The Full Court found, inter alia, that:

  1. It is well established that for a fraudulent misrepresentation to be actionable it is not necessary that it should be made to a particular person; it can be made to a group which the plaintiff belongs so that the plaintiff is one of those intended to be deceived.
  2. It can be said that as a matter of law, it is possible that Dr Sharma’s misrepresentations made initially to HESTA and OnePath could be regarded as also being made to CommInsure.
  3. Once its focus was on misrepresentations made to CommInsure, AFCA made the factual findings that Dr Sharma made the fraudulent misrepresentation for the purpose of obtaining insurance cover and it was unlikely that he cared whether it was one insurer or another that relied on his false answers to provide additional cover.
  4. As a fact, CommInsure was within the class of persons who might reasonably be contemplated as relying on the misrepresentations.
  5. “With respect to the primary judge, his Honour seems to have overlooked, or misunderstood, that the contention was that there was a misrepresentation to CommInsure that enabled CommInsure to rely directly on s 29(2), and it was not that there was a misrepresentation made to OnePath that CommInsure could rely on or that CommInsure sought to rely on rights outside of the ICA. As a consequence, it was no answer to the contention to say, as his Honour did, that s 29 “cannot be relied on” and that Div 3 of the ICA is a code.
  6. The point is that on the factual findings of AFCA, albeit that they were made in the context of a discussion of common law and equitable remedies in order to underpin a finding of “fair and reasonable”, Dr Sharma made continuing misrepresentations to CommInsure as a member of a class of persons who could be expected to act on the misrepresentations.
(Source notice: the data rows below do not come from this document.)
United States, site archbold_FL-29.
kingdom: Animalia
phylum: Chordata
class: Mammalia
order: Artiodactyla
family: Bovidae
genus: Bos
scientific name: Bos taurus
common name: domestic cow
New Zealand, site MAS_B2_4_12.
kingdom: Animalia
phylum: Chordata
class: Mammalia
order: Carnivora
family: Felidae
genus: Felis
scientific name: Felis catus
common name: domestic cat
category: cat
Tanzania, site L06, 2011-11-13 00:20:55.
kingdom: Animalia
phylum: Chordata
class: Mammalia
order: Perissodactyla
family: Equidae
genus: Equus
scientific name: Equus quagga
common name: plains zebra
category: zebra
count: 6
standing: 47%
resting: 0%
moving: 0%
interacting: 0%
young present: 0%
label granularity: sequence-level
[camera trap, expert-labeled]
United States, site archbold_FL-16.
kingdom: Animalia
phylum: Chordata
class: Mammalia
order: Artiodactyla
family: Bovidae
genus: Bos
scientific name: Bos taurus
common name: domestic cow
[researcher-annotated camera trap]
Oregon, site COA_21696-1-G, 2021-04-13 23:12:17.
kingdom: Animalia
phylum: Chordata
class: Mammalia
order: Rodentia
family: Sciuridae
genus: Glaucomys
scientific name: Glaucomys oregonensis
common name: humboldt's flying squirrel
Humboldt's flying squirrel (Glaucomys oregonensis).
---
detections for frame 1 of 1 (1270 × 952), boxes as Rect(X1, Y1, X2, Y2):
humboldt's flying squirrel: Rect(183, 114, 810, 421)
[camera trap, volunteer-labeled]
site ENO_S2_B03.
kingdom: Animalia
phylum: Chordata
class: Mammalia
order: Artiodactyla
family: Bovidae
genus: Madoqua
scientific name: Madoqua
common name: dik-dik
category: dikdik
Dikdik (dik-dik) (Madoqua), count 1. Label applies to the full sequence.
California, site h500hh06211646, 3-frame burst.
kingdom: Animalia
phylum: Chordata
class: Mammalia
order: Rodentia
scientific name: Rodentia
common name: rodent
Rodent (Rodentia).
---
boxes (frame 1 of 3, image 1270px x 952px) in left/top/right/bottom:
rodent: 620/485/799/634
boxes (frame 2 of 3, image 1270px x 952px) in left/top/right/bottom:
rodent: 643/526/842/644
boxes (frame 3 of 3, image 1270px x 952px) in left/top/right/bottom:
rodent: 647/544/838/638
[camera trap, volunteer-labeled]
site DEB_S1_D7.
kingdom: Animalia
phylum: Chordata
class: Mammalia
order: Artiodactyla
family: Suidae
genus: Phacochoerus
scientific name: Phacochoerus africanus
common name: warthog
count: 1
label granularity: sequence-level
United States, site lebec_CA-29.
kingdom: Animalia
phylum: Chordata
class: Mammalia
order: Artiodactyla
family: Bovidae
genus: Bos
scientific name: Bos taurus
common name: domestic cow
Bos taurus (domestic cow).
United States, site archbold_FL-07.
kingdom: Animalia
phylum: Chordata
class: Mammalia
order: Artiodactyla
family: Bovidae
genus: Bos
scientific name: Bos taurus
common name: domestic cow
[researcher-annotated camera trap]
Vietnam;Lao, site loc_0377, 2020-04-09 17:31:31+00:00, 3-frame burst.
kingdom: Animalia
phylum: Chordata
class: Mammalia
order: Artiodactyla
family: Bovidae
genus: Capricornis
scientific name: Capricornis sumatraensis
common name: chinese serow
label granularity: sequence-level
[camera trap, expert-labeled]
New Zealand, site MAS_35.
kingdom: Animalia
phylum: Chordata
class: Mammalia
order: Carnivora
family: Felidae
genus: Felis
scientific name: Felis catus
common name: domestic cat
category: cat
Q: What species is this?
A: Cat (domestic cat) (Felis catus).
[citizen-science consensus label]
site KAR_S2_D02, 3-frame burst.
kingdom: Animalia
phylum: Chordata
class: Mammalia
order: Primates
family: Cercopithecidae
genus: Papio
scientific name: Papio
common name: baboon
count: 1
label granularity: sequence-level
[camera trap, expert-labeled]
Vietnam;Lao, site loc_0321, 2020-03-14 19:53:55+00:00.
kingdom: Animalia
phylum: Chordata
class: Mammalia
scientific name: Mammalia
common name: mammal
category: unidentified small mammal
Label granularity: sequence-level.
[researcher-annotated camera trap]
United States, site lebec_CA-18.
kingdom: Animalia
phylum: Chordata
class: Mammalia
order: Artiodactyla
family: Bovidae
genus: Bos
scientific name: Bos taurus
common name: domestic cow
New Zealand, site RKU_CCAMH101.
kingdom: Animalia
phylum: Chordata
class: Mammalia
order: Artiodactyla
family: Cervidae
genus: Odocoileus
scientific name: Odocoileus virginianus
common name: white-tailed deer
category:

Those misrepresentations were made, in a continuing sense, by Dr Sharma “during the negotiations for a contract of life insurance [and] before it was entered into”, the relevant contract being the new cover between HESTA as insured and CommInsure as insurer with effect from 1 December 2011. Therefore, s 29(1)(b), when read with s 27A, was satisfied in that the misrepresentations were made to the insurer before the relevant “unbundled” contract was entered into. Also, s29 was not disapplied by s 29(1)(c) because, on AFCA’s finding, CommInsure would not have entered into the contract in respect of Dr Sharma’s additional cover had Dr Sharma not misrepresented his relevant cardiac history. On that basis, CommInsure could rely on s 29(2) directly to avoid the contract of insurance insofar as it related to Dr Sharma’s additional cover in reliance on the fraudulent misrepresentations made to it.
  7. There is no identifiable error by AFCA on a question of law in making the factual findings that underpin the conclusion that Dr Sharma made continuing misrepresentations to CommInsure that CommInsure was entitled to rely on in avoiding cover under s 29(2)… The misrepresentations were not spent as having been acted on by the acceptance by OnePath of the application for additional cover because, on AFCA’s finding, CommInsure was a member of a class of persons who could be expected to act (again) on the misrepresentations. That was presumably on the basis of the common practice of trustees to change group insurers from time to time and that new group insurers in such a scenario typically do not re-underwrite or reassess the risk. Although the submissions on behalf of Mrs Sharma are critical of that finding, it remains a finding of the AFCA panel and there is no error on a question of law that displaces it in the appeal process to this Court under s 1057 of the Corporations Act.”

On that basis, the Full Court upheld AIA’s appeal ground 1 and the orders of the primary judge were set aside. It was unnecessary for the Court to address the other grounds of appeal.

The Full Court ordered that the appeal against the determination of AFCA be dismissed with costs on the basis that although AFCA decided in the insurer’s favour on a different basis, the outcome before AFCA would be the same.

The Full Court stated that Mrs Sharma should pay AIA’s costs.It remains to be seen whether any future change is made to the ICA.  However for now the Court’s judgment is an important one for the industry, especially fund trustees and their insurers in being able to rely on remedies in Div 3 of the ICA.